--- Begin TEXT SHOWN ---

I am running a batchv1/job with a pod that references an invalid image repository and/or tag. The pod spends a significant amount of time in a PodScheduled=true
and Ready=false
state, constantly trying to fetch the image with a back off algorithm:
Type Reason Age From Message
---- ------ ---- ---- -------
Normal Scheduled 12m default-scheduler Successfully assigned default/da10566d0b04462ebebcbbe6b964274c-85jdg to ory-cloud-tests-integration-control-plane
Normal Pulling 11m (x4 over 12m) kubelet, ory-cloud-tests-integration-control-plane Pulling image "this-image-does-not-exist82f21188-71fa-4179-aced-f26716a1a129:testing"
Warning Failed 11m (x4 over 12m) kubelet, ory-cloud-tests-integration-control-plane Failed to pull image "this-image-does-not-exist82f21188-71fa-4179-aced-f26716a1a129:testing": rpc error: code = Unknown desc = failed to resolve image "docker.io/library/this-image-does-not-exist82f21188-71fa-4179-aced-f26716a1a129:testing": no available registry endpoint: pull access denied, repository does not exist or may require authorization: server message: insufficient_scope: authorization failed
Warning Failed 11m (x4 over 12m) kubelet, ory-cloud-tests-integration-control-plane Error: ErrImagePull
Warning Failed 10m (x6 over 12m) kubelet, ory-cloud-tests-integration-control-plane Error: ImagePullBackOff
Normal BackOff 2m31s (x41 over 12m) kubelet, ory-cloud-tests-integration-control-plane Back-off pulling image "this-image-does-not-exist82f21188-71fa-4179-aced-f26716a1a129:testing"
foobars-MacBook-Pro:~ foobar$ kubectl describe pod
I would like to limit the number of retries and/or limit the amount of time the container can remain in this state. I want this, because I want my Job to finish fast if such an error occurs.
Is that possible?

--- End TEXT SHOWN ---

*REQUIREMENTS*.
• 1. Reproduce the stretch of the Kubernetes post from "foobars-MacBook-Pro:~ foobar$ kubectl" through "Is that possible?", word for word.
• 2. List every distinct value in the Reason column of the event table in the Kubernetes post.

--- Begin LISTED ENTRIES ---

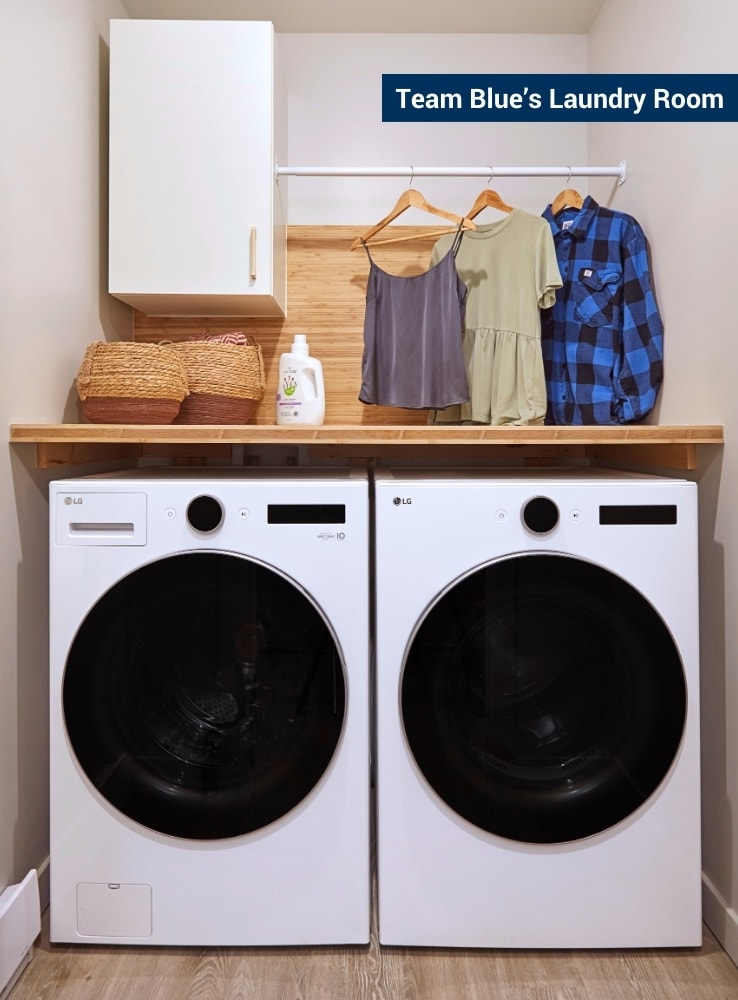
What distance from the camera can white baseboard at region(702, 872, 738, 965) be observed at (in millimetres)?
1380

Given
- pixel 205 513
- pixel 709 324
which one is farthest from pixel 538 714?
pixel 709 324

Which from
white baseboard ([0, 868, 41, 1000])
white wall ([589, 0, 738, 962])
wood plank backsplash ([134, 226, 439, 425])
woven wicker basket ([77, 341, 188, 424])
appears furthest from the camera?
wood plank backsplash ([134, 226, 439, 425])

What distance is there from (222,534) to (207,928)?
820mm

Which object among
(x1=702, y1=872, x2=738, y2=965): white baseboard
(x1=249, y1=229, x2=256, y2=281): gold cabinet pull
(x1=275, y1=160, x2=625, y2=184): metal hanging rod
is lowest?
(x1=702, y1=872, x2=738, y2=965): white baseboard

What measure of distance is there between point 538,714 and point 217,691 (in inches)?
26.1

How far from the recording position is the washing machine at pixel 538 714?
1372mm

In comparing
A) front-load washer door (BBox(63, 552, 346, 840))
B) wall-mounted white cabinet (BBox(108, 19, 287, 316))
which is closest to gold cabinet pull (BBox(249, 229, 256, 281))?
wall-mounted white cabinet (BBox(108, 19, 287, 316))

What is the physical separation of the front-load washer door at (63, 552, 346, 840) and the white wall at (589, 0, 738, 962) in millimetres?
809

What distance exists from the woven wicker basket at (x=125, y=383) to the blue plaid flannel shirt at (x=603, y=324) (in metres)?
1.07

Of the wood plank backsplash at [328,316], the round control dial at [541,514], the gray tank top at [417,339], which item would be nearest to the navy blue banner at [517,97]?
the wood plank backsplash at [328,316]

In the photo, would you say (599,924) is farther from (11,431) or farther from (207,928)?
(11,431)

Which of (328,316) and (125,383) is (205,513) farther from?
(328,316)

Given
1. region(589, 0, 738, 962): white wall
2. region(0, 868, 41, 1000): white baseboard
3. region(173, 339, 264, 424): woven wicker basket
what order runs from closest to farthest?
region(0, 868, 41, 1000): white baseboard
region(589, 0, 738, 962): white wall
region(173, 339, 264, 424): woven wicker basket

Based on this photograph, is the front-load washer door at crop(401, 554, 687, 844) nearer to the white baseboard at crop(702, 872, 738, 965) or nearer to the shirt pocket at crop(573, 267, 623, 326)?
the white baseboard at crop(702, 872, 738, 965)
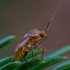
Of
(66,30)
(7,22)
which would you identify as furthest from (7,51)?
(66,30)

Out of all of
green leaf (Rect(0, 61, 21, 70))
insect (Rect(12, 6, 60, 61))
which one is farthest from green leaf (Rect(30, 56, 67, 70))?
insect (Rect(12, 6, 60, 61))

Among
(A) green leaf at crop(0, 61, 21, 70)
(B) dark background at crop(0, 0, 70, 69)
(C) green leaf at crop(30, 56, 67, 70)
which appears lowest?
(C) green leaf at crop(30, 56, 67, 70)

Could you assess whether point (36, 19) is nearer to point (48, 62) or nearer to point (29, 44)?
point (29, 44)

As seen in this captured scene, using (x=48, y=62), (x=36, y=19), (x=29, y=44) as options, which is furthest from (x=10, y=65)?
(x=36, y=19)

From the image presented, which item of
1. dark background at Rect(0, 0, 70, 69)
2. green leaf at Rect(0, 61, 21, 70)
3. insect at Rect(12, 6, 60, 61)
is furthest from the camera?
dark background at Rect(0, 0, 70, 69)

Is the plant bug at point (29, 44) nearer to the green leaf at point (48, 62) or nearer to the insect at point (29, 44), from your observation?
the insect at point (29, 44)

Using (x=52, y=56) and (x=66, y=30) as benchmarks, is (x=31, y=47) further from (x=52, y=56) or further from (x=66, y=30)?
(x=66, y=30)

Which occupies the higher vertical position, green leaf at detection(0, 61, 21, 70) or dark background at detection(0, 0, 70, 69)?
dark background at detection(0, 0, 70, 69)

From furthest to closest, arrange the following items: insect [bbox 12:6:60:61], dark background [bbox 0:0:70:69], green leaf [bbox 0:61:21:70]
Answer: dark background [bbox 0:0:70:69] → insect [bbox 12:6:60:61] → green leaf [bbox 0:61:21:70]

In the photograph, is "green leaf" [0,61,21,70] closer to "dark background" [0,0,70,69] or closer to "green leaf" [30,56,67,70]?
"green leaf" [30,56,67,70]
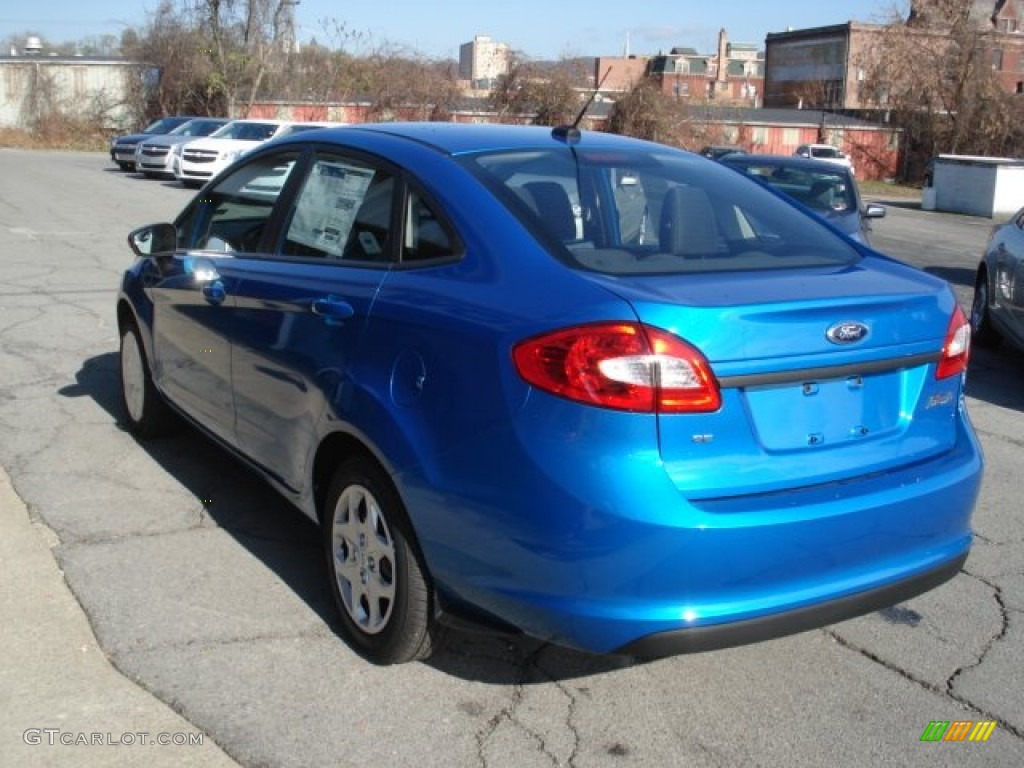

--- End LISTED ENTRIES ---

*EXERCISE RESPONSES*.
• 1.
foobars-MacBook-Pro:~ foobar$ kubectl describe pod
I would like to limit the number of retries and/or limit the amount of time the container can remain in this state. I want this, because I want my Job to finish fast if such an error occurs.
Is that possible?

• 2. Scheduled, Pulling, Failed, BackOff